Lorsqu'on devait me faire sortir de l'infirmerie, Tigran Bek fut très ému. « Ne pense pas, dit-il, tu es sujet persan, à la fin, ils te libéreront, notre cas est difficile. Adieu, mille fois adieu, mon frère », dit-il avec des yeux larmoyants.
Je fis mes adieux, lui souhaitant à lui aussi du succès.
La ville de Iaroslavl se trouve au nord-est de Moscou, à environ deux cent cinquante kilomètres. C'est une vieille ville russe historique. À la gare, on nous aligna, nous un groupe de détenus, et on nous fit marcher à pied, tandis que quelques vieillards furent assis sur une charrette ; en s'asseyant sur la charrette, un vieux Turc caucasien, qu'ils appelaiaent Machti, s'exclama, « aï bir dana kiabab olsaydı, yerdih... » Tous rirent, « aï Machti, ici où, le kiabab où ? », dirent-ils.
Nous arrivâmes dans la cour de la prison des criminels de Iaroslavl, lorsqu'on sépara les criminels, nous, les politiques, on nous emmena dans la section politique située derrière celle-ci.

# EXTRAIT DE DONNÉES
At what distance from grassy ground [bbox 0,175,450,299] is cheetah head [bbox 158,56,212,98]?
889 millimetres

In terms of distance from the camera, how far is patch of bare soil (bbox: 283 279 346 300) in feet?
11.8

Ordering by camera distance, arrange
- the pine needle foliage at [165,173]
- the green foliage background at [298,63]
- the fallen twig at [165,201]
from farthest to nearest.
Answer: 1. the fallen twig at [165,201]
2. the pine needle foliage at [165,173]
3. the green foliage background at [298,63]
...
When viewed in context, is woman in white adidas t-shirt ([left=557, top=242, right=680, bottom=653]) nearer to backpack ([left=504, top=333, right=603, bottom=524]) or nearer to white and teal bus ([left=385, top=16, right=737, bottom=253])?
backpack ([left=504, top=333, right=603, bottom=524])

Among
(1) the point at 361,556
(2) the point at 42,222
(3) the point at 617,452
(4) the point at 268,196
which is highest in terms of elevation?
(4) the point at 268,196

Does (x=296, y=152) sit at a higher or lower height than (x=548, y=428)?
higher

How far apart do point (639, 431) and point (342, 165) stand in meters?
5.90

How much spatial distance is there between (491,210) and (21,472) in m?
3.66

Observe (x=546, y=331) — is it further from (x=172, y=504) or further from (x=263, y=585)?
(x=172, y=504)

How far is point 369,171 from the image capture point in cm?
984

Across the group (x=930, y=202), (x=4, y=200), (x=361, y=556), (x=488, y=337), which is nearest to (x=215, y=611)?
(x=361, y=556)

# CONSIGNES
(1) Dans le récit de détention à Iaroslavl, à quelle distance de Moscou se trouve la ville de Iaroslavl, et dans quelle direction ?
(2) Poursuivez le récit de détention à Iaroslavl à partir de sa dernière phrase.

# RÉSULTATS PAR TÂCHE
(1) À environ deux cent cinquante kilomètres au nord-est de Moscou.

(2)
C'était un vieux bâtiment à deux étages, un ancien couvent, avec des cellules petites et étroites, sèches, avec des murs et un sol en pierre. On me mit dans la cellule n°11 du deuxième étage (les étages étaient très bas), dont le lit était suspendu au mur ; le jour, on enlevait les pieds des lits, pour que les détenus ne s'allongent pas pour se reposer... La nuit, on remettait les pieds. La fenêtre était barrée, à double battant (dans les endroits froids, les fenêtres sont à double battant, le battant extérieur gèle sévèrement en hiver).
Sur le mur d'en face de la cour, il y avait une guérite de garde, nous étions toujours sous surveillance. De ma fenêtre aussi, je devais regarder prudemment les détenus se promenant dans la cour, qu'on faisait sortir une fois par jour pour la « progoulka » (promenade).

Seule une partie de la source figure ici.